> _Problem to solve_
Exclude the pictures, then restate exactly each line of the data below from the first through the line containing "Image for DIOCLETIAN'S".

> _Record set_
+ + +

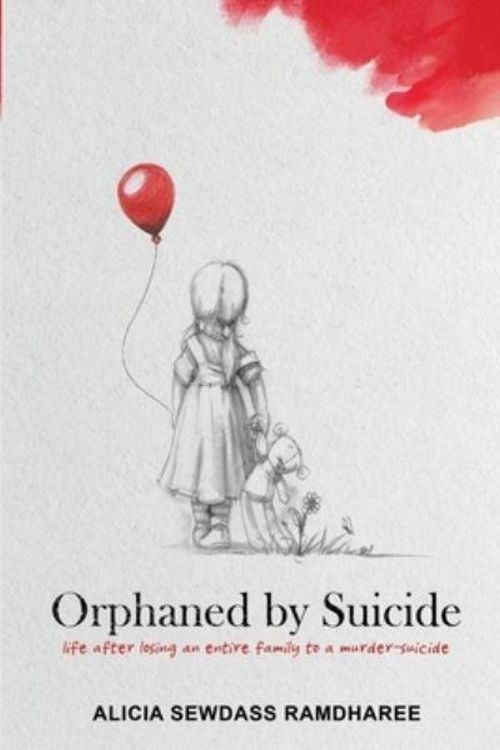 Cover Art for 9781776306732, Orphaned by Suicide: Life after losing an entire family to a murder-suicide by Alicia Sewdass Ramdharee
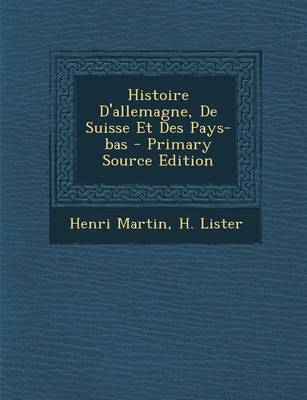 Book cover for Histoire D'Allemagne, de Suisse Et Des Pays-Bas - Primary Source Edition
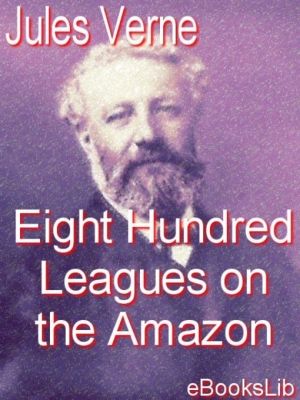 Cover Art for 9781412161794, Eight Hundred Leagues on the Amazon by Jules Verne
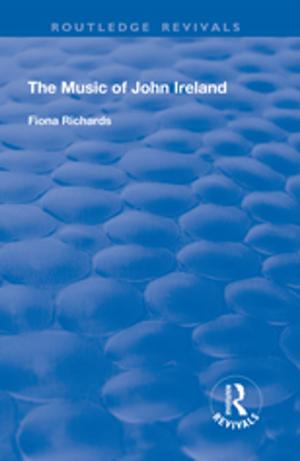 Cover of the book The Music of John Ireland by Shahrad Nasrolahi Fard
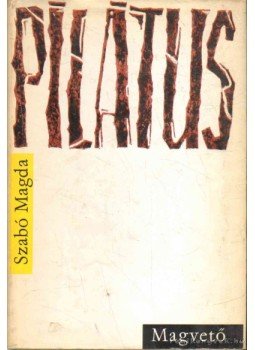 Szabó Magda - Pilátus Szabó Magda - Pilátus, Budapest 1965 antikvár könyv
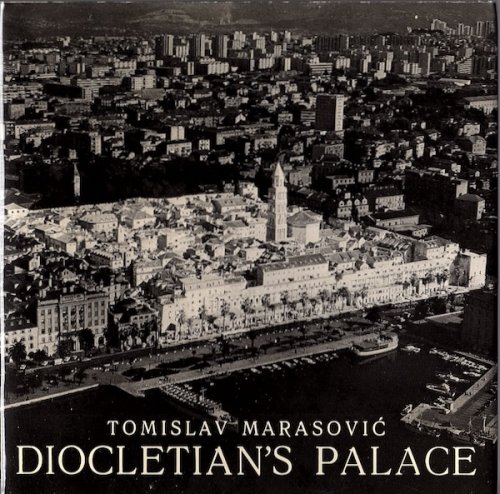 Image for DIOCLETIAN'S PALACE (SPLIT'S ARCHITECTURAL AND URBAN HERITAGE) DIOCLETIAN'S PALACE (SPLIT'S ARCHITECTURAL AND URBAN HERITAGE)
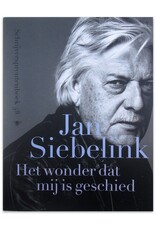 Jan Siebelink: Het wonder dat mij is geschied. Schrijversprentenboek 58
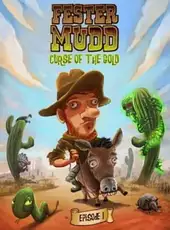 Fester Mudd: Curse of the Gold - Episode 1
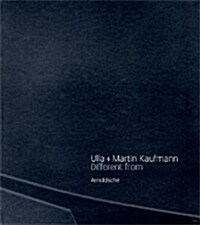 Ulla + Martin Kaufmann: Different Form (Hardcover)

+ + +

> _Result of this exercise_
 Cover Art for 9781776306732, Orphaned by Suicide: Life after losing an entire family to a murder-suicide by Alicia Sewdass Ramdharee
 Book cover for Histoire D'Allemagne, de Suisse Et Des Pays-Bas - Primary Source Edition
 Cover Art for 9781412161794, Eight Hundred Leagues on the Amazon by Jules Verne
 Cover of the book The Music of John Ireland by Shahrad Nasrolahi Fard
 Szabó Magda - Pilátus Szabó Magda - Pilátus, Budapest 1965 antikvár könyv
 Image for DIOCLETIAN'S PALACE (SPLIT'S ARCHITECTURAL AND URBAN HERITAGE) DIOCLETIAN'S PALACE (SPLIT'S ARCHITECTURAL AND URBAN HERITAGE)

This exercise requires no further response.